• [Provided text]:
________________

You make a good point. No there definately is not only one solution to the question of mobile CDMA. The real value of QCOM IPR is that it is a full answer without having to send your research department out on a multi year, multimillion dollar quest that is not guaranteed to give results.

Let's please clear something up here. CDMA was NOT invented by Qualcomm. CDMA has been around for quite some time as a signalling standard. I believe it had its first applications in military sattelites and military communications due to its extreme resistance to jamming and evesdropping. What Qualcomm did was to take the general idea of CDMA and apply their collective brains to come up with an elegant way to use it in the portable wireless industry. They brought together some well tested ideas, some ideas that were new and some ideas that were out of left field that worked. They got som patents for how they applied these ideas and they got a standard (IS-95). Basically they took a gigantic leap over where the state of the art was at the time. You can see just how big the step was if you look around at how incredulous people were that it worked. Thie in no way means that there are not other ways to implement wireless CDMA networks and anyone that says so is an idiot. But QCOM has the most elegant, efficient, and cost effective way of doing it.

I think that anyone that you ask on this board would encourage other companies to come up with new and novel ways of applying CDMA. I also think that most of the people on this board would agree that QCOM is not demanding that all CDMA applications be liscensed through them, that would be absurd. It is not however absurd to ask for a reasonable sum of money for them to hand over the results of their extensive laboratory and real life experamentation. I think that everyone agrees that they should be compensated if a wireless telecommunications technology uses their ideas. Now it is just about the differing definitions of reasonable. QCOM has worked hard for their patent portfolio, some of which is absolutely impassable if you want to do wireless CDMA (fast power control).

________________

• [Data rows]:
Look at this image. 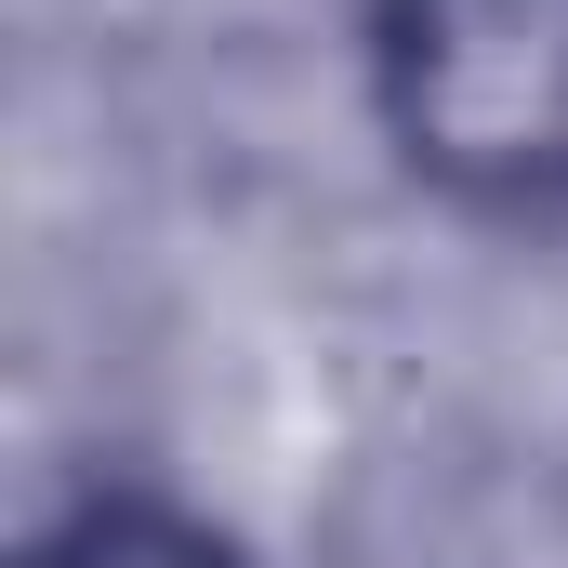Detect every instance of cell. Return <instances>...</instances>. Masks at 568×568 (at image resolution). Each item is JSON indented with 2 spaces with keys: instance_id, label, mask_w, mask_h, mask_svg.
<instances>
[{
  "instance_id": "1",
  "label": "cell",
  "mask_w": 568,
  "mask_h": 568,
  "mask_svg": "<svg viewBox=\"0 0 568 568\" xmlns=\"http://www.w3.org/2000/svg\"><path fill=\"white\" fill-rule=\"evenodd\" d=\"M384 120L463 199H568V0H384Z\"/></svg>"
},
{
  "instance_id": "2",
  "label": "cell",
  "mask_w": 568,
  "mask_h": 568,
  "mask_svg": "<svg viewBox=\"0 0 568 568\" xmlns=\"http://www.w3.org/2000/svg\"><path fill=\"white\" fill-rule=\"evenodd\" d=\"M27 568H239V542H212L172 503H93V516H67Z\"/></svg>"
}]
</instances>
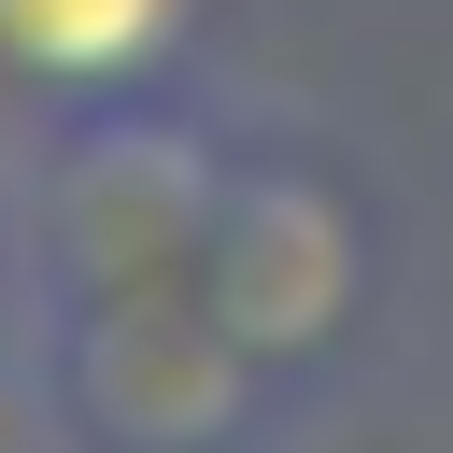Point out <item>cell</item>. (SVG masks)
<instances>
[{"mask_svg": "<svg viewBox=\"0 0 453 453\" xmlns=\"http://www.w3.org/2000/svg\"><path fill=\"white\" fill-rule=\"evenodd\" d=\"M57 382H71V439L85 453H226L269 411V354H241L198 283L71 297Z\"/></svg>", "mask_w": 453, "mask_h": 453, "instance_id": "6da1fadb", "label": "cell"}, {"mask_svg": "<svg viewBox=\"0 0 453 453\" xmlns=\"http://www.w3.org/2000/svg\"><path fill=\"white\" fill-rule=\"evenodd\" d=\"M354 283H368V241L311 170H226V198L198 226V297L226 311L241 354H269V368L326 354L354 326Z\"/></svg>", "mask_w": 453, "mask_h": 453, "instance_id": "7a4b0ae2", "label": "cell"}, {"mask_svg": "<svg viewBox=\"0 0 453 453\" xmlns=\"http://www.w3.org/2000/svg\"><path fill=\"white\" fill-rule=\"evenodd\" d=\"M198 42V0H0V85L14 99H127Z\"/></svg>", "mask_w": 453, "mask_h": 453, "instance_id": "3957f363", "label": "cell"}]
</instances>
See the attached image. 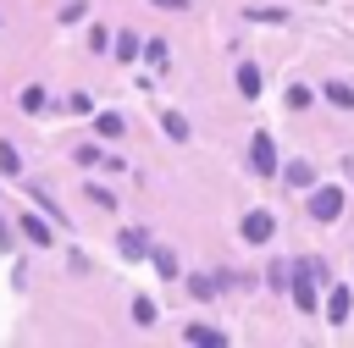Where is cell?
Masks as SVG:
<instances>
[{
  "label": "cell",
  "mask_w": 354,
  "mask_h": 348,
  "mask_svg": "<svg viewBox=\"0 0 354 348\" xmlns=\"http://www.w3.org/2000/svg\"><path fill=\"white\" fill-rule=\"evenodd\" d=\"M310 215L315 221H337L343 215V188H315L310 193Z\"/></svg>",
  "instance_id": "6da1fadb"
},
{
  "label": "cell",
  "mask_w": 354,
  "mask_h": 348,
  "mask_svg": "<svg viewBox=\"0 0 354 348\" xmlns=\"http://www.w3.org/2000/svg\"><path fill=\"white\" fill-rule=\"evenodd\" d=\"M249 166H254L260 177H271V171H277V144H271L266 133H254V138H249Z\"/></svg>",
  "instance_id": "7a4b0ae2"
},
{
  "label": "cell",
  "mask_w": 354,
  "mask_h": 348,
  "mask_svg": "<svg viewBox=\"0 0 354 348\" xmlns=\"http://www.w3.org/2000/svg\"><path fill=\"white\" fill-rule=\"evenodd\" d=\"M271 232H277L271 210H249V215H243V243H266Z\"/></svg>",
  "instance_id": "3957f363"
},
{
  "label": "cell",
  "mask_w": 354,
  "mask_h": 348,
  "mask_svg": "<svg viewBox=\"0 0 354 348\" xmlns=\"http://www.w3.org/2000/svg\"><path fill=\"white\" fill-rule=\"evenodd\" d=\"M348 309H354V293H348V287H332V298H326V320H332V326H343V320H348Z\"/></svg>",
  "instance_id": "277c9868"
},
{
  "label": "cell",
  "mask_w": 354,
  "mask_h": 348,
  "mask_svg": "<svg viewBox=\"0 0 354 348\" xmlns=\"http://www.w3.org/2000/svg\"><path fill=\"white\" fill-rule=\"evenodd\" d=\"M122 254H127V260H144V254H149V238H144V226H127V232H122Z\"/></svg>",
  "instance_id": "5b68a950"
},
{
  "label": "cell",
  "mask_w": 354,
  "mask_h": 348,
  "mask_svg": "<svg viewBox=\"0 0 354 348\" xmlns=\"http://www.w3.org/2000/svg\"><path fill=\"white\" fill-rule=\"evenodd\" d=\"M238 88H243V99H254V94H260V66L243 61V66H238Z\"/></svg>",
  "instance_id": "8992f818"
},
{
  "label": "cell",
  "mask_w": 354,
  "mask_h": 348,
  "mask_svg": "<svg viewBox=\"0 0 354 348\" xmlns=\"http://www.w3.org/2000/svg\"><path fill=\"white\" fill-rule=\"evenodd\" d=\"M288 182H293V188H310V182H315V166H310V160H288Z\"/></svg>",
  "instance_id": "52a82bcc"
},
{
  "label": "cell",
  "mask_w": 354,
  "mask_h": 348,
  "mask_svg": "<svg viewBox=\"0 0 354 348\" xmlns=\"http://www.w3.org/2000/svg\"><path fill=\"white\" fill-rule=\"evenodd\" d=\"M326 99H332L337 110H354V88H348V83H326Z\"/></svg>",
  "instance_id": "ba28073f"
},
{
  "label": "cell",
  "mask_w": 354,
  "mask_h": 348,
  "mask_svg": "<svg viewBox=\"0 0 354 348\" xmlns=\"http://www.w3.org/2000/svg\"><path fill=\"white\" fill-rule=\"evenodd\" d=\"M94 127H100L105 138H122V116H116V110H100V116H94Z\"/></svg>",
  "instance_id": "9c48e42d"
},
{
  "label": "cell",
  "mask_w": 354,
  "mask_h": 348,
  "mask_svg": "<svg viewBox=\"0 0 354 348\" xmlns=\"http://www.w3.org/2000/svg\"><path fill=\"white\" fill-rule=\"evenodd\" d=\"M160 127H166V133H171L177 144H188V122H183L177 110H166V116H160Z\"/></svg>",
  "instance_id": "30bf717a"
},
{
  "label": "cell",
  "mask_w": 354,
  "mask_h": 348,
  "mask_svg": "<svg viewBox=\"0 0 354 348\" xmlns=\"http://www.w3.org/2000/svg\"><path fill=\"white\" fill-rule=\"evenodd\" d=\"M22 232H28L33 243H50V238H55V232H50V226H44L39 215H22Z\"/></svg>",
  "instance_id": "8fae6325"
},
{
  "label": "cell",
  "mask_w": 354,
  "mask_h": 348,
  "mask_svg": "<svg viewBox=\"0 0 354 348\" xmlns=\"http://www.w3.org/2000/svg\"><path fill=\"white\" fill-rule=\"evenodd\" d=\"M149 260H155L160 276H177V254H171V249H149Z\"/></svg>",
  "instance_id": "7c38bea8"
},
{
  "label": "cell",
  "mask_w": 354,
  "mask_h": 348,
  "mask_svg": "<svg viewBox=\"0 0 354 348\" xmlns=\"http://www.w3.org/2000/svg\"><path fill=\"white\" fill-rule=\"evenodd\" d=\"M288 287H293V304H299V309H310V304H315V293H310V276H293Z\"/></svg>",
  "instance_id": "4fadbf2b"
},
{
  "label": "cell",
  "mask_w": 354,
  "mask_h": 348,
  "mask_svg": "<svg viewBox=\"0 0 354 348\" xmlns=\"http://www.w3.org/2000/svg\"><path fill=\"white\" fill-rule=\"evenodd\" d=\"M116 61H138V39L133 33H116Z\"/></svg>",
  "instance_id": "5bb4252c"
},
{
  "label": "cell",
  "mask_w": 354,
  "mask_h": 348,
  "mask_svg": "<svg viewBox=\"0 0 354 348\" xmlns=\"http://www.w3.org/2000/svg\"><path fill=\"white\" fill-rule=\"evenodd\" d=\"M133 320H138V326H155V304H149V298H133Z\"/></svg>",
  "instance_id": "9a60e30c"
},
{
  "label": "cell",
  "mask_w": 354,
  "mask_h": 348,
  "mask_svg": "<svg viewBox=\"0 0 354 348\" xmlns=\"http://www.w3.org/2000/svg\"><path fill=\"white\" fill-rule=\"evenodd\" d=\"M17 105H22V110H44V88H22Z\"/></svg>",
  "instance_id": "2e32d148"
},
{
  "label": "cell",
  "mask_w": 354,
  "mask_h": 348,
  "mask_svg": "<svg viewBox=\"0 0 354 348\" xmlns=\"http://www.w3.org/2000/svg\"><path fill=\"white\" fill-rule=\"evenodd\" d=\"M188 342H227V337L210 331V326H188Z\"/></svg>",
  "instance_id": "e0dca14e"
},
{
  "label": "cell",
  "mask_w": 354,
  "mask_h": 348,
  "mask_svg": "<svg viewBox=\"0 0 354 348\" xmlns=\"http://www.w3.org/2000/svg\"><path fill=\"white\" fill-rule=\"evenodd\" d=\"M83 17H88V6H83V0H72V6H61V22H83Z\"/></svg>",
  "instance_id": "ac0fdd59"
},
{
  "label": "cell",
  "mask_w": 354,
  "mask_h": 348,
  "mask_svg": "<svg viewBox=\"0 0 354 348\" xmlns=\"http://www.w3.org/2000/svg\"><path fill=\"white\" fill-rule=\"evenodd\" d=\"M304 105H310V88L293 83V88H288V110H304Z\"/></svg>",
  "instance_id": "d6986e66"
},
{
  "label": "cell",
  "mask_w": 354,
  "mask_h": 348,
  "mask_svg": "<svg viewBox=\"0 0 354 348\" xmlns=\"http://www.w3.org/2000/svg\"><path fill=\"white\" fill-rule=\"evenodd\" d=\"M66 110H72V116H88V110H94V99H88V94H72V99H66Z\"/></svg>",
  "instance_id": "ffe728a7"
},
{
  "label": "cell",
  "mask_w": 354,
  "mask_h": 348,
  "mask_svg": "<svg viewBox=\"0 0 354 348\" xmlns=\"http://www.w3.org/2000/svg\"><path fill=\"white\" fill-rule=\"evenodd\" d=\"M155 6H166V11H183V6H188V0H155Z\"/></svg>",
  "instance_id": "44dd1931"
}]
</instances>
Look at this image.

________________

• [Set problem 1]:
Using the post about Qualcomm and CDMA, decide whether each statement agrees with it: (a) Qualcomm invented CDMA. (b) Qualcomm got a standard called IS-95. (c) QCOM demands that all CDMA applications be licensed through it. Answer yes or no for each and quote the words from the post that decide it.
• [Set problem 2]:
According to the post about Qualcomm and CDMA, what kinds of ideas did Qualcomm bring together? List every kind the post names.
• [Set problem 3]:
Write a few more sentences of the post about Qualcomm and CDMA, picking up after its last sentence.

• [Final answer 1]:
(a) No: "CDMA was NOT invented by Qualcomm."
(b) Yes: "they got a standard (IS-95)"
(c) No: "QCOM is not demanding that all CDMA applications be liscensed through them"

• [Final answer 2]:
- well tested ideas
- ideas that were new
- ideas that were out of left field that worked

• [Final answer 3]:
If I may I would like to wind up this diatribe with a historical example that directly applies. In the early 1800's the Smith and Wesson(?) company came out with a gun that used cartridges for its ammunition. This enabled the fast, efficient and safe loading of their guns. Sensibly they patented their innovation and for something like 20 years did not allow anyone to use their idea. This gave them an overall lock on the handgun industry for this period of time. Not to say that there weren't other great guns or great companies but they could not use the S&W idea until their patent protection ran out. After the protection ran out the entire gun industry pounced and immediately began using this idea. The moral: Patents do not last forever but if you wait in this time and economic reality for peoples patents to run their course (especially in a fast paced world like the wireless industry) then you run the chance of being left behind. Ericcson took that chance and is now paying the price. They are playing an extremely high stakes political and economic game that they hope to win. If they do then they have a cheap liscense, if not then they have been left in the dust.